Still others said the violence can most effectively be lowered by reducing competition among trafficking groups.

According to the DEA, there are five drug trafficking groups based in various parts of Mexico that are operating in the Tijuana region. Besides Sinaloa and CJNG, they are the Beltran-Leyva Organisation faction led by Fausto “Chapo” Isidro Meza; the Michoacan-based Familia Michoacana; and remnants of the group that once controlled Tijuana, the Arellano Felix Organisation. The Arellanos are said to have joined forces with CJNG to oppose Sinaloa.

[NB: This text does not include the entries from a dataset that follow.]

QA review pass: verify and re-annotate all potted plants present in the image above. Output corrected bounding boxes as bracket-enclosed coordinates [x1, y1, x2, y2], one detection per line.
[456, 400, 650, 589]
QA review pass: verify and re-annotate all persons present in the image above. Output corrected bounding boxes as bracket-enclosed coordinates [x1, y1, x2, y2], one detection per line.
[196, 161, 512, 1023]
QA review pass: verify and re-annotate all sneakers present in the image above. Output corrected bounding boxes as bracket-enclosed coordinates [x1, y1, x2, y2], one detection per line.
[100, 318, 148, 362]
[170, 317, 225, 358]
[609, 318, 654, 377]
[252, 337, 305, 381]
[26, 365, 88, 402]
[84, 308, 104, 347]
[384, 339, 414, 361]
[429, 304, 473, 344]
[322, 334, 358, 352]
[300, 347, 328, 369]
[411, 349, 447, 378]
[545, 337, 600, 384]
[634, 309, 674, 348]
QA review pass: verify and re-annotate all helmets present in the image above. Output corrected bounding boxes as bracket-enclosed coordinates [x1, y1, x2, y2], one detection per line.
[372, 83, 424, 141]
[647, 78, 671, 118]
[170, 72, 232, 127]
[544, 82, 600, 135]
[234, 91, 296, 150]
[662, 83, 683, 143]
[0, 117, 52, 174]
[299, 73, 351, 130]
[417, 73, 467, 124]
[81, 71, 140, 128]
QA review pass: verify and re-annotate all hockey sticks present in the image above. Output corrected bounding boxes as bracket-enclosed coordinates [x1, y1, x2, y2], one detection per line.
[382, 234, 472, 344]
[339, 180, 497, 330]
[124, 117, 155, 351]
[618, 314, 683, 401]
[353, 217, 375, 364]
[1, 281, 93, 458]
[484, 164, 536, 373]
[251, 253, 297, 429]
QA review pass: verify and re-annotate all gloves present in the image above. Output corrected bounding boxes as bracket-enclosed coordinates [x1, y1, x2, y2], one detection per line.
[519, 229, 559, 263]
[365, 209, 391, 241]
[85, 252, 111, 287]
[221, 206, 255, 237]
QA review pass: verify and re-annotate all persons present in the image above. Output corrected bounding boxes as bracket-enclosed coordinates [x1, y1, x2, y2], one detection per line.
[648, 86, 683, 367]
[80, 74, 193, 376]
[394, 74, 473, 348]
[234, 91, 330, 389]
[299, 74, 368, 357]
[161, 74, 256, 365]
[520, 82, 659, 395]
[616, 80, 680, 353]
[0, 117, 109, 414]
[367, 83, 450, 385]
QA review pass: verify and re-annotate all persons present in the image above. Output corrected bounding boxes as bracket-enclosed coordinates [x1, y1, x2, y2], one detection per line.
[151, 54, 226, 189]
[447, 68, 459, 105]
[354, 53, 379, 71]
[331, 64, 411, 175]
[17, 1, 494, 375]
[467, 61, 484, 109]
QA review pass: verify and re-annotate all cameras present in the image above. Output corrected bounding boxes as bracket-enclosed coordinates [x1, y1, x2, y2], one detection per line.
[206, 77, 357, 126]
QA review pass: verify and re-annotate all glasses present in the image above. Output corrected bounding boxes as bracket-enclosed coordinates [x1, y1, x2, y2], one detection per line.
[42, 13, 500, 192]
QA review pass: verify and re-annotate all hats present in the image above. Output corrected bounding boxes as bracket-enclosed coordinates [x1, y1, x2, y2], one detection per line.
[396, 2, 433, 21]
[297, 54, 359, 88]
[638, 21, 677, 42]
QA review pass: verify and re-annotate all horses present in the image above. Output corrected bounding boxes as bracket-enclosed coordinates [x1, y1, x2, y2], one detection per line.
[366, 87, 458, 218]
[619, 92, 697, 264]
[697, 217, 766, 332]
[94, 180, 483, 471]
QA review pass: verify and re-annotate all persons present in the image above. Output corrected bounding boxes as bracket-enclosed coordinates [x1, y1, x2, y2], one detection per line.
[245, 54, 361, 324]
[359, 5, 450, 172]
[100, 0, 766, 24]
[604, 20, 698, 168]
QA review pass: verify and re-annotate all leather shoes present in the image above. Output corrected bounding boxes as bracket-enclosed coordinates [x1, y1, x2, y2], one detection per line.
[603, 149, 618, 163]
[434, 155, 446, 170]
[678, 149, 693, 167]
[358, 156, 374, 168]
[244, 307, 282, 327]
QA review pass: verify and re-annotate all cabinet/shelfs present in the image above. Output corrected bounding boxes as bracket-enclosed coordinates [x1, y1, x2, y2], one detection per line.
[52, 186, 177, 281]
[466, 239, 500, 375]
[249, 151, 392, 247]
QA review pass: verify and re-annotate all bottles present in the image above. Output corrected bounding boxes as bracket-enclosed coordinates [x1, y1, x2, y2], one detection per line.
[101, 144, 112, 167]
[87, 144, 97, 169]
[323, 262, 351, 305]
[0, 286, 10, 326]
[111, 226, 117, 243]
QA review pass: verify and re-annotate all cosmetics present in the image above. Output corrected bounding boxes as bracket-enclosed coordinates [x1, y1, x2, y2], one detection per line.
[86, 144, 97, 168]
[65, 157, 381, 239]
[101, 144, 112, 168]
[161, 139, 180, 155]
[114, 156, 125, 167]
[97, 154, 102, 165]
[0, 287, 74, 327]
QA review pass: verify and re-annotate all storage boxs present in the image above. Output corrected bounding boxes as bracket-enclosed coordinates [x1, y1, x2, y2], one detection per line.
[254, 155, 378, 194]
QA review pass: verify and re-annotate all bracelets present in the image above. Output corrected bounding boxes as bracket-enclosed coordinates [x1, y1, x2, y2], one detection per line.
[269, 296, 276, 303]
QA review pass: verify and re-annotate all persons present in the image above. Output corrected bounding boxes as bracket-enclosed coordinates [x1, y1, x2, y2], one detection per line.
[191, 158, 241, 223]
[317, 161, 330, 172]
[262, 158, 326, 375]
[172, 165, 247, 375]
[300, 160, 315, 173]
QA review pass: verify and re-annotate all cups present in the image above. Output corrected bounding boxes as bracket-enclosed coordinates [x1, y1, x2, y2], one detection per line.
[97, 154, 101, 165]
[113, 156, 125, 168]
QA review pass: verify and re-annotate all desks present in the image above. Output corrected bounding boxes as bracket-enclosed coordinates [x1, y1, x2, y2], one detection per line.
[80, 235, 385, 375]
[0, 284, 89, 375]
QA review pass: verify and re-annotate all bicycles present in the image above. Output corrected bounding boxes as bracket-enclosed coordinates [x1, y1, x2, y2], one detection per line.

The lack of control by a single group is key to explaining the level of violence, said David Shirk, a University of San Diego professor who tracks Mexico’s trafficking groups. “There is no over-arching umbrella of control by the larger organisations that are able to establish rules of the game,” he said. “There’s confusion and disarray at the lower levels because there’s no one to call the shots.”

Tijuana, with about 1.8 million residents, has long been essential to drug trafficking organisations competing for control of a critical route for smuggling marijuana, cocaine, heroin and methamphetamine to the United States, the world’s largest consumer of illicit drugs.

As in past years, Tijuana’s homicides far outnumber those of the state’s other five municipalities. State figures for 2017 show 189 for Ensenada, 157 for Mexicali, 121 for Rosarito Beach and 68 for Tecate.

Despite the rising homicide numbers, the city’s main business districts have remained vibrant, with shops and restaurants full, and its numerous factories booming with activity. That is in marked contrast to a decade ago, a time of global economic downturn, when Tijuana was the setting of brazen shootings in bars and busy thoroughfares, gruesome displays of bodies hung from bridges, and killings of numerous police officers.

Back then, the long-dominant Arellano Felix Organisation fought off a challenge from a former lieutenant backed by the Sinaloa cartel for control of Tijuana. As top leaders of the Arellano group were killed or arrested, the group became a shadow of its former self, and Sinaloa took dominance of the plaza.

As Sinaloa consolidated its control, the killings plummeted – from 844 in 2008, until then the city’s most violent year, to 364 in 2012. But since then, they have steadily mounted.

But while homicides are up, other crimes such as kidnapping and extortion that drove many upper- and middle-class residents to move across the border have fallen significantly since 2008-10, according to an analysis of state figures by USD’s Shirk.